Directive a —
Gather every line of the listing below that contains the string "sign", and copy each one in full.

Given passage —

____________________

# EVAP leak question



## Jdoggsc (Dec 25, 2007)

Hey everyone

I've been getting the P0440 error code (i think it reads "EVAP system control malfunction." I looked through the FSM and followed the instructions to find where the problem was. I checked the voltage in the harness of the EVAP canister purge volume control valve (the first thing it said to check) and it checked out fine. I turned the car on and didn't see it moving at all though. I'm thinking it could be that I need to replace that valve. 

Just out of curiosity i looked at the "EVAP canister purge control valve" and it was covered in layers of greasy/gassy dust--you know what i'm talking about. NOthing else around it was covered except the valve and the 3 hoses that go to it (does anyone know which valve i'm talking about?







)

the main point:* is anyone else's purge control valve covered is grime too?* it is indicative of a leak in my opinion, so i'm thinking that's where the leak is. Autozone doesn't carry the parts, so i'm going to have to go to a nissan dealsership to get the parts and I'd rather not replace both if i can replace just that one.


----------



## IanH (Feb 11, 2003)

p0400 and p0440 check the hose under the EGR-BPTV, it rots out, $7 approx at the dealer


----------



## jdg (Aug 27, 2009)

I had the same code in my '98 200SX last year. Problem turned out to be dirty/cruddy connection back at what basically amounts to an old school charcoal canister.

____________________

Given records —

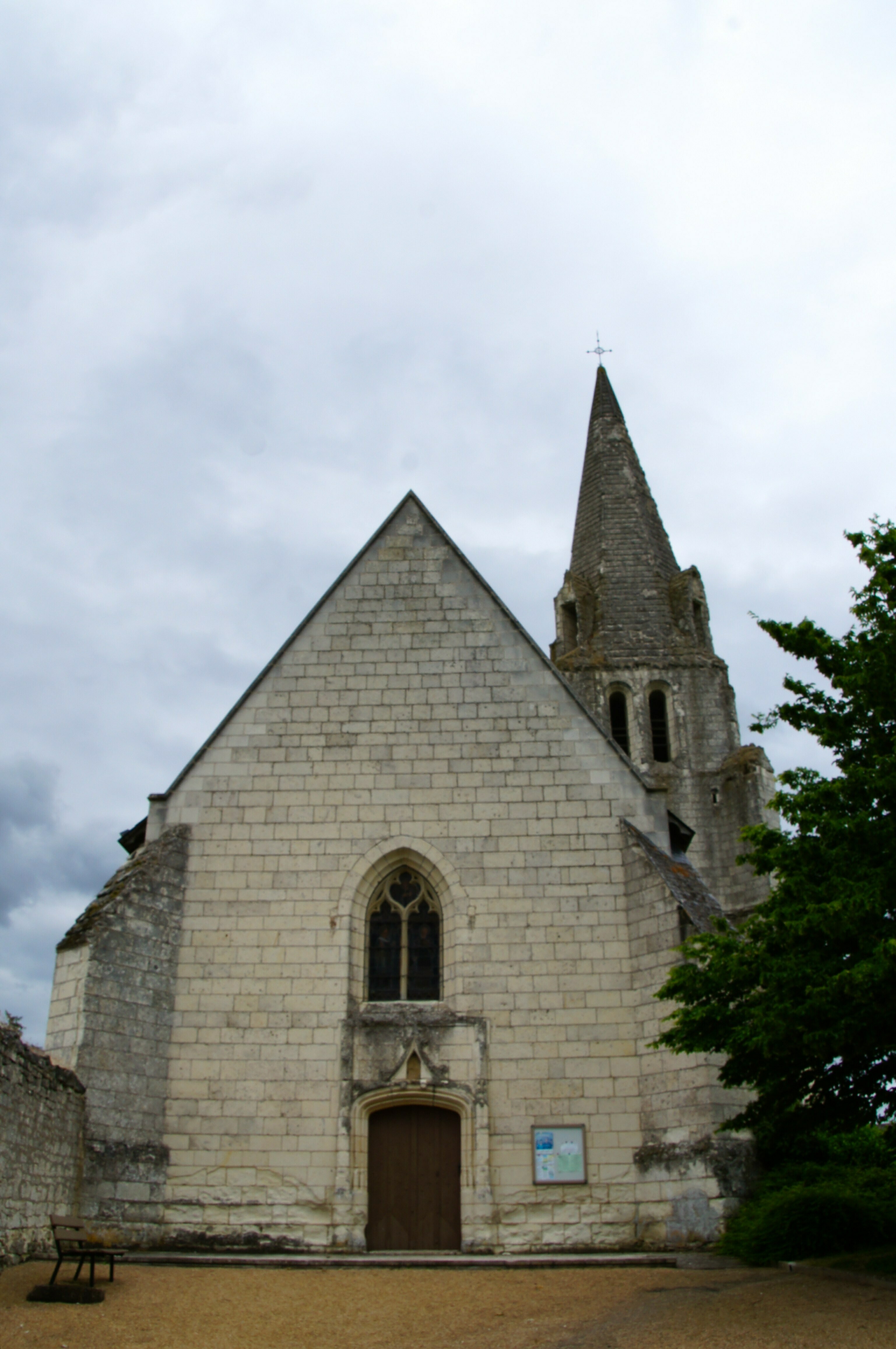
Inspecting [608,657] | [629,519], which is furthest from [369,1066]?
[629,519]

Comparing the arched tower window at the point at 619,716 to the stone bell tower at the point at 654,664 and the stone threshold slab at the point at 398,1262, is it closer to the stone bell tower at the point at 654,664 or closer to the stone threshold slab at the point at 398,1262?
the stone bell tower at the point at 654,664

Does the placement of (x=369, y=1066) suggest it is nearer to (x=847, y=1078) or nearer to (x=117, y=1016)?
(x=117, y=1016)

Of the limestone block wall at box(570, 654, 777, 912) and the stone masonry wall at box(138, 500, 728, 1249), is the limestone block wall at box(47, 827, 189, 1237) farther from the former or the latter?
the limestone block wall at box(570, 654, 777, 912)

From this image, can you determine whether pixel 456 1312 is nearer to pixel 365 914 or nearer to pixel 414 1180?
pixel 414 1180

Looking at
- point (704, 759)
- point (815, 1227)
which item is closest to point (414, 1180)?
point (815, 1227)

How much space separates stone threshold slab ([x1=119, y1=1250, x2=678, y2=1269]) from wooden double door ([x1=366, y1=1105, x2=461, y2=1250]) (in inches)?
37.9

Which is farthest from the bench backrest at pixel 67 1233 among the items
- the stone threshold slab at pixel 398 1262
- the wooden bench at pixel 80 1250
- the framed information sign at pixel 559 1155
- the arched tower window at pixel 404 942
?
the framed information sign at pixel 559 1155

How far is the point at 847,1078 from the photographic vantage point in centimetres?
923

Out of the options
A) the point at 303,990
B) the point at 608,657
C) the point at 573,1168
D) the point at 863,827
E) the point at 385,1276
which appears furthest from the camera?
the point at 608,657

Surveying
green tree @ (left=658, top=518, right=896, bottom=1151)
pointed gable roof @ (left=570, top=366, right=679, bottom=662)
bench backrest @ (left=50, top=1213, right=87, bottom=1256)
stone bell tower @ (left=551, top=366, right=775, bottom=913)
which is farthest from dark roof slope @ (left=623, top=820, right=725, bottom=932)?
pointed gable roof @ (left=570, top=366, right=679, bottom=662)

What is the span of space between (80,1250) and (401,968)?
5332mm

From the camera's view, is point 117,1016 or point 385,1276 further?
point 117,1016

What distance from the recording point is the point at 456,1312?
8.59 metres

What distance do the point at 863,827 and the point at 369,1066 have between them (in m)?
6.79
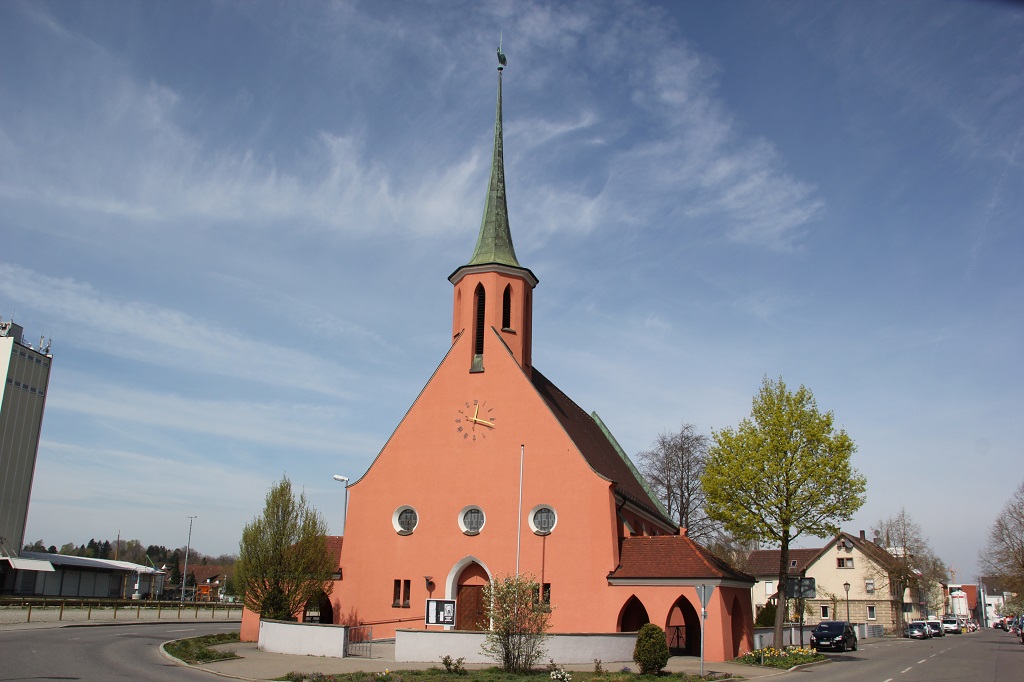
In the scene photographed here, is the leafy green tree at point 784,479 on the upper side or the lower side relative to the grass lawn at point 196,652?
upper

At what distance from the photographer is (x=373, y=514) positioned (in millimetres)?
33375

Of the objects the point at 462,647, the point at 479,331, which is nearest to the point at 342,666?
the point at 462,647

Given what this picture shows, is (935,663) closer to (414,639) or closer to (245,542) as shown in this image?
(414,639)

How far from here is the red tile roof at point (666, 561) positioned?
2816 centimetres

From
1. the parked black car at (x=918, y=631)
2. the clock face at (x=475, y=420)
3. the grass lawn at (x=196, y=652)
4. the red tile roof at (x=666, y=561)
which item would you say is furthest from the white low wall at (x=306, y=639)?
the parked black car at (x=918, y=631)

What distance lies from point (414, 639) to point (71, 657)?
985cm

____________________

Directive b —
Write out the EVAP leak thread above between "p0400 and p0440" and "school charcoal canister.", inclusive, with "charcoal" replaced by "carbon".

Written solution a —
- the framed information sign at pixel 559 1155
the framed information sign at pixel 559 1155

Written solution b —
p0400 and p0440 check the hose under the EGR-BPTV, it rots out, $7 approx at the dealer


----------



## jdg (Aug 27, 2009)

I had the same code in my '98 200SX last year. Problem turned out to be dirty/cruddy connection back at what basically amounts to an old school carbon canister.